## [Supplied information]
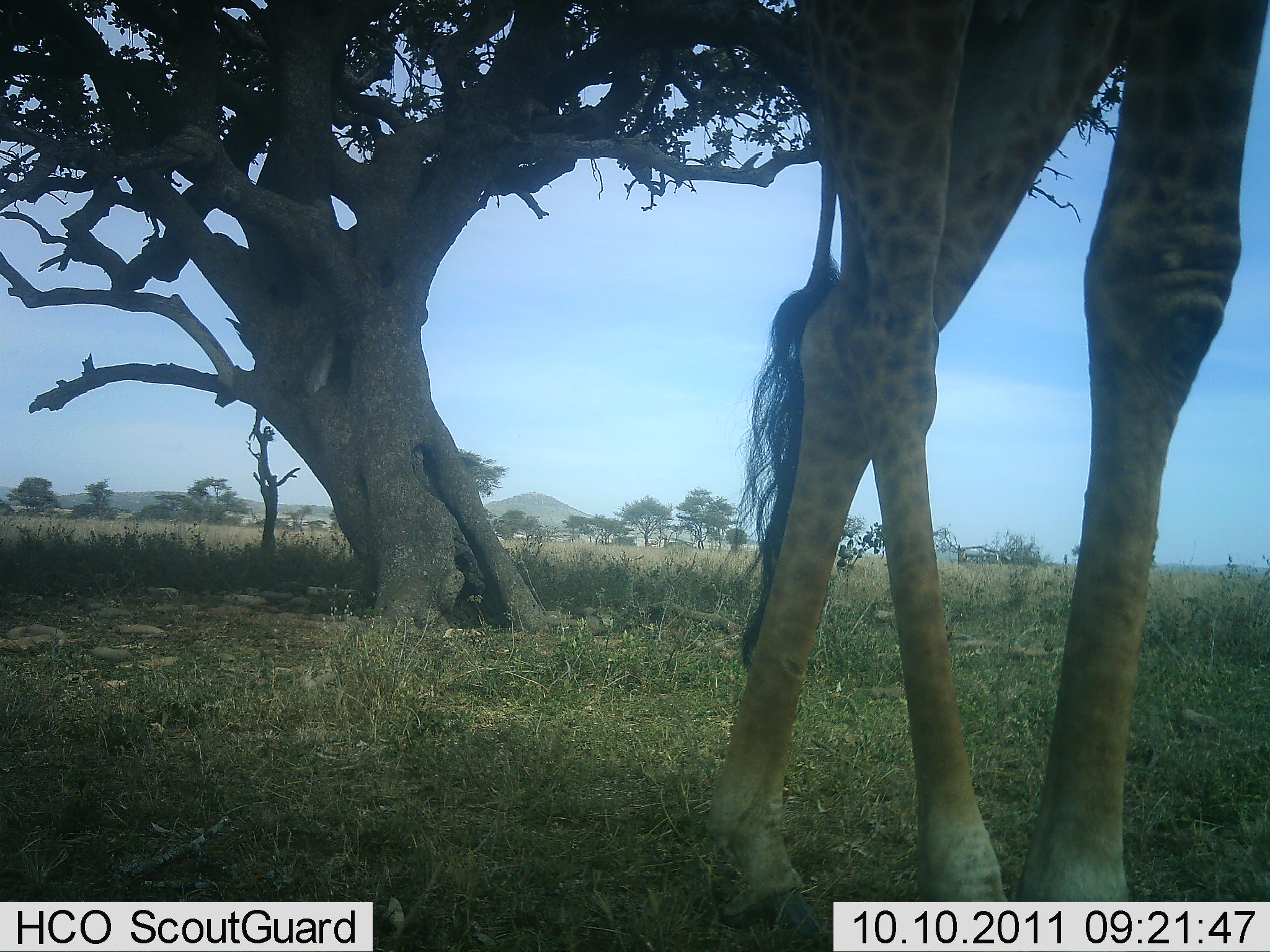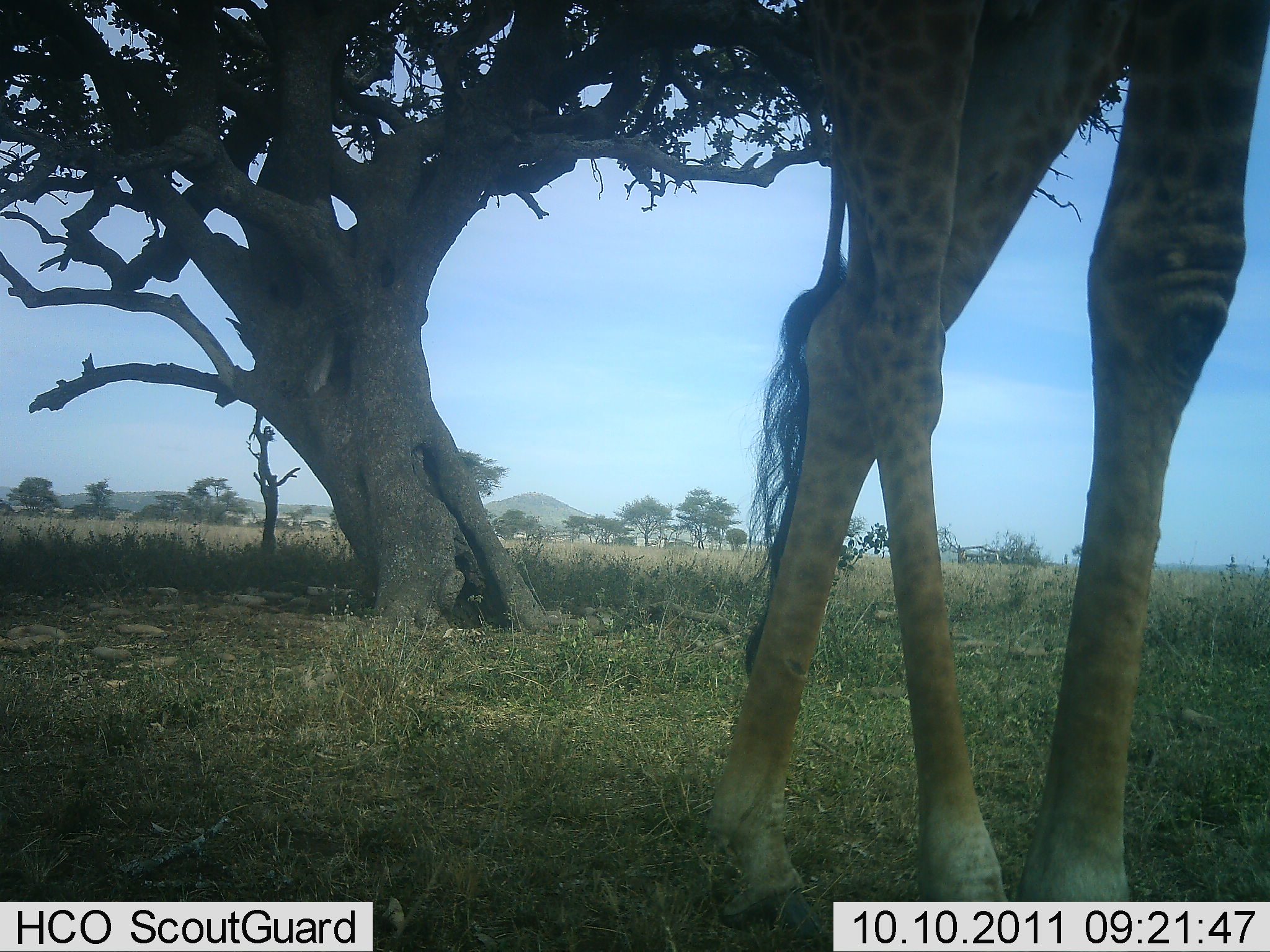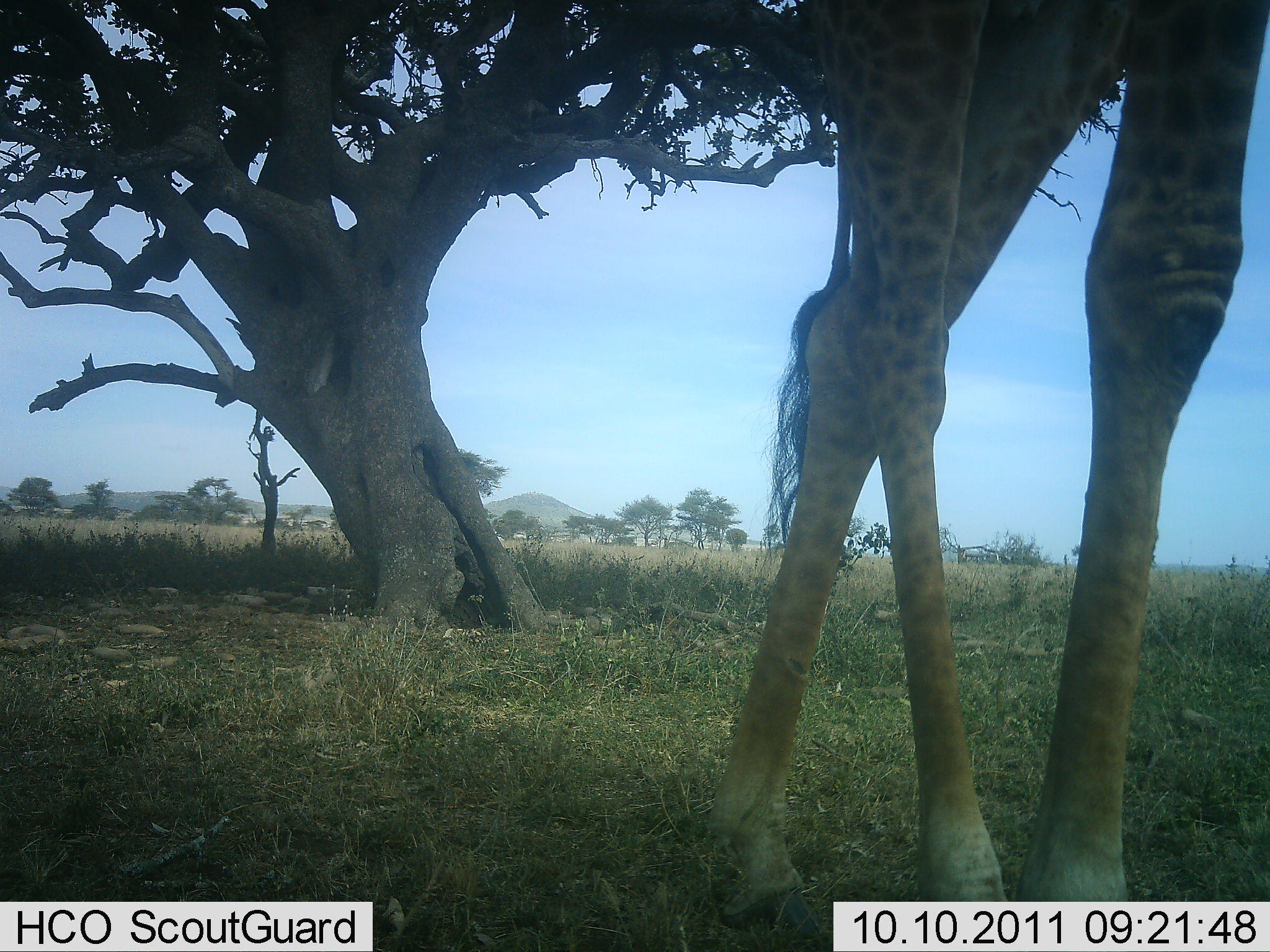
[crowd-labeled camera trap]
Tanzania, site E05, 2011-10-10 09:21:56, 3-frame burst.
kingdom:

## [What is needed]
Copy the listing exactly, omitting pictures.

## [Problem solution]
[crowd-labeled camera trap]
Tanzania, site E05, 2011-10-10 09:21:56, 3-frame burst.
kingdom:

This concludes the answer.